Enqueuer job: fix the re enqueue (!83527) · Merge requests · GitLab.org / GitLab

David Fernandez requested to merge 356433-fix-re-enqueue-in-enqueuer into master Mar 23, 2022

💈 Context

We're currently implementing a data migration on the Container Registry. This migration is going to be driven by the rails backend.

At the core of the rails part lies the Enqueuer worker. Its responsibility is: find the next eligible image repository to migrate and call the container registry to start/retry the migration.

To make things 🚀, we implemented the concept of capacity. Those are like slots that ongoing migrations can take.
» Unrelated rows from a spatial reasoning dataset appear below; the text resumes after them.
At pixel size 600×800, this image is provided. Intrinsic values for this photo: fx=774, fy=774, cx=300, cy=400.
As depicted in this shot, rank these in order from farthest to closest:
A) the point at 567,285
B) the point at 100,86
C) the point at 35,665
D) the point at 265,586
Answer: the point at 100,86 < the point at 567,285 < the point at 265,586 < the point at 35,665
For example, let's say we have a capacity of 10. The Enqueuer has to start the migration on 10 image repositories.

(A) How we achieve that? Simply by re enqueuing a job at the end of the Enqueuer #perform if the current load and the current capacity allows it. Using our example again, the Enqueuer will "chain" 9 executions after the first one.

(B) In !83091 (merged), we extended the deduplication with until_executed. The reason was that we noticed on staging that we could have situations where multiple jobs could inter weave their executions (See #356130 (closed)) and that's not something we want.

Now combine (B) with (A) and what happens? Well, simple: the re_enqueue is executed but because deduplication until_executed is in place = that re_enqueue is immediately rejected = the Enqueuer is not properly filling ongoing migrations until reaching capacity = it's like we have a forced capacity of 1. This is issue #356433 (closed).

This MR tries to fix the situation with:

Use until_executing for the deduplication so that the re_enqueue happening at the end of the #perform is successful.
Use an exclusive lease so that we guarantee that two parallel jobs can't run together. One of them will simply end with a no op.

🔬 What does this MR do and why?

Use until_executing deduplication
Use an exclusive lease in the #perform function
Update the related spec

🖼 Screenshots or screen recordings

n / a

📸 How to set up and validate locally

We can't really validate the until_executing deduplication but we can check the exclusive lease usage.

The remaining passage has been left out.